— EXERCISE INSTRUCTIONS —
Please locate each line in the listing below that contains the word "farther" and copy those lines out.

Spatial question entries
>>>>
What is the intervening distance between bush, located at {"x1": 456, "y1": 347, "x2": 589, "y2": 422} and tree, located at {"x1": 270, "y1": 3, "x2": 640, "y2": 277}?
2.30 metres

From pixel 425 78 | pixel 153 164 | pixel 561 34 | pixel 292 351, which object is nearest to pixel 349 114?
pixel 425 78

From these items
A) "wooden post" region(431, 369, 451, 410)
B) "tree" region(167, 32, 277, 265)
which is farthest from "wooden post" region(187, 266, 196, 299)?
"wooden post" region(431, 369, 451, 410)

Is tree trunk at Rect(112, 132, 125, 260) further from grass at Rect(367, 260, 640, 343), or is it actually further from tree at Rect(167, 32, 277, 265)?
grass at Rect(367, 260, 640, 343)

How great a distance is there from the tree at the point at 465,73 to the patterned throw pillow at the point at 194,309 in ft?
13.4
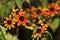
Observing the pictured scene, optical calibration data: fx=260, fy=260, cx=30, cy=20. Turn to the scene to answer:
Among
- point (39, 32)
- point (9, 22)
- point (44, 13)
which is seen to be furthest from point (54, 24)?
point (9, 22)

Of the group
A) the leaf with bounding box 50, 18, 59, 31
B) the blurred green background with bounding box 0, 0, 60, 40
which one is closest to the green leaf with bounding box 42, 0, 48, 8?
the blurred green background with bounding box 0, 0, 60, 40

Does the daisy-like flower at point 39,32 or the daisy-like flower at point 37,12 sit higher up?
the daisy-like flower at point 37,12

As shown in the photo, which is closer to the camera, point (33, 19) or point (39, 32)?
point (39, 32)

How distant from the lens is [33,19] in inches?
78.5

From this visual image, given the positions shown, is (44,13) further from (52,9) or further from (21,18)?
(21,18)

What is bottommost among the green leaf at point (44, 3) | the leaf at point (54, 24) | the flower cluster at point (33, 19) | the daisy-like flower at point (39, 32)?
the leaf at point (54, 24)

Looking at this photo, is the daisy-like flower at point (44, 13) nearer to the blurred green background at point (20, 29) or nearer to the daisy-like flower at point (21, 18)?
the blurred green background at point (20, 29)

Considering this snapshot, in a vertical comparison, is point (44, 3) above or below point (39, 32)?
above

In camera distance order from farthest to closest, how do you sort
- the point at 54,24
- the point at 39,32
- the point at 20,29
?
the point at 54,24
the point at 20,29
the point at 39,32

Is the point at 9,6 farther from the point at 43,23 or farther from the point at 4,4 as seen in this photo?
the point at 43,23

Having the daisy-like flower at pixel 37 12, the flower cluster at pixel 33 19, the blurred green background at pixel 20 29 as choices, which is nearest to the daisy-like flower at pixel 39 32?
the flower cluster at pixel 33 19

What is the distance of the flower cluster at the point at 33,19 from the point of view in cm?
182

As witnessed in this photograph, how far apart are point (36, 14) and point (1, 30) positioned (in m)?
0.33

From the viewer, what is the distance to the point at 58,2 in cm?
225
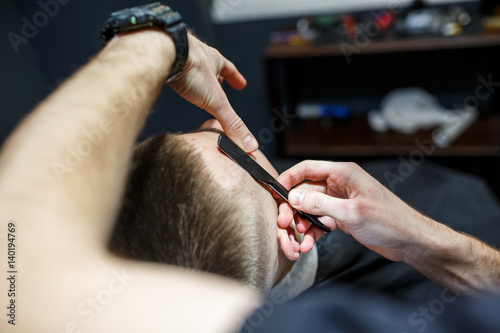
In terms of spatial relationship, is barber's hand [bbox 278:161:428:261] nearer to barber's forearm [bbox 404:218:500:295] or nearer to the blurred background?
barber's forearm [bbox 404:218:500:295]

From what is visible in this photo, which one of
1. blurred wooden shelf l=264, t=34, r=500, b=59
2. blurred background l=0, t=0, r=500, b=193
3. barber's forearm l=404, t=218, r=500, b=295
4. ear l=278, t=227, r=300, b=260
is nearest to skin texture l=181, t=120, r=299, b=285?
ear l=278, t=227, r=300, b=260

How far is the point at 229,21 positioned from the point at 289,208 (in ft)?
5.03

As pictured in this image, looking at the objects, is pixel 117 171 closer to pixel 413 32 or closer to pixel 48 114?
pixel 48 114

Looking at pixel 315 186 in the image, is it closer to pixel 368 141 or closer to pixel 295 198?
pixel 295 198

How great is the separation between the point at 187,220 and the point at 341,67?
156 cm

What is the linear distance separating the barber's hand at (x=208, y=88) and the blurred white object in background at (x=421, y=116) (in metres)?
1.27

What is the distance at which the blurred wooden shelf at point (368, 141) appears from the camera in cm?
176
<<<<
>>>>
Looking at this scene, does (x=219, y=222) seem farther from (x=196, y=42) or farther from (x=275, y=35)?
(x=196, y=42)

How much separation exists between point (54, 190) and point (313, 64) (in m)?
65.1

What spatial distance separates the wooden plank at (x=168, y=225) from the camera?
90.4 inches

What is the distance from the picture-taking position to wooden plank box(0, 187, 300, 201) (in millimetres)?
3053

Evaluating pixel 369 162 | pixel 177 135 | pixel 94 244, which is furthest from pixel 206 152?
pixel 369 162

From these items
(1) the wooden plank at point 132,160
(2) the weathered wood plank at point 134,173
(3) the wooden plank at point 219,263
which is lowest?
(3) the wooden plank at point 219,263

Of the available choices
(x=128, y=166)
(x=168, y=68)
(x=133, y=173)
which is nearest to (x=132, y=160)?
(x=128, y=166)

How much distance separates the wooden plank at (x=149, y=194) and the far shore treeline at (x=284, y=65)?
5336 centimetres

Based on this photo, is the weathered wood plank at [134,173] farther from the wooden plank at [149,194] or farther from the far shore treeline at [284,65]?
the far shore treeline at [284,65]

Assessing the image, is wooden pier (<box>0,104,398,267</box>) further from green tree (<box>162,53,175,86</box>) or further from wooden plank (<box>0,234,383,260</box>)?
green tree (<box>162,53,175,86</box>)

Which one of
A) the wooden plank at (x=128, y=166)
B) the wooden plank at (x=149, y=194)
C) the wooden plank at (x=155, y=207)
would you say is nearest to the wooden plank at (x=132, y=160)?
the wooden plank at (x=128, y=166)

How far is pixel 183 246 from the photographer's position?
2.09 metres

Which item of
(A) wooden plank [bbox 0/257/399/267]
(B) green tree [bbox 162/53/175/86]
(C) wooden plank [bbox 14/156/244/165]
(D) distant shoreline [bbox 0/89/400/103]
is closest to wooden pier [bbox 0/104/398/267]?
<<<<
>>>>
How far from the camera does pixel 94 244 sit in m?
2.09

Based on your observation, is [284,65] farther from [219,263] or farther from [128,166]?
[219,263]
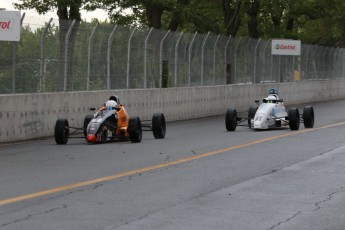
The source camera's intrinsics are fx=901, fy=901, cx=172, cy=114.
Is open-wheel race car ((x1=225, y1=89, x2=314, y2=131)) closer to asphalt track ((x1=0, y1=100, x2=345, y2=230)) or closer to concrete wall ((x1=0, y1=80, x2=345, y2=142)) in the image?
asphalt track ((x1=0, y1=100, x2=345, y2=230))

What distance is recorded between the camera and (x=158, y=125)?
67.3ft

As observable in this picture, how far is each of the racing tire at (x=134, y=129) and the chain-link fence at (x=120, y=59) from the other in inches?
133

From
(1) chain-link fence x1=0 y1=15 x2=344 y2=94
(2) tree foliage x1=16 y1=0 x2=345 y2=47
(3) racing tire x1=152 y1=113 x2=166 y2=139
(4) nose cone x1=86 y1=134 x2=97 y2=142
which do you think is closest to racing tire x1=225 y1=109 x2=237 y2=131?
<<<<
— FULL RESPONSE —
Is the point at 9,6 farther from the point at 43,23 or farther from the point at 4,4 as seen in this photo?
Looking at this scene, does (x=219, y=222) seem farther from (x=196, y=42) or farther from (x=275, y=35)?
Based on this photo, is the weathered wood plank at [134,173] farther from the wooden plank at [149,194] or farther from the far shore treeline at [284,65]?
Based on your observation, is [284,65] farther from [219,263] or farther from [128,166]?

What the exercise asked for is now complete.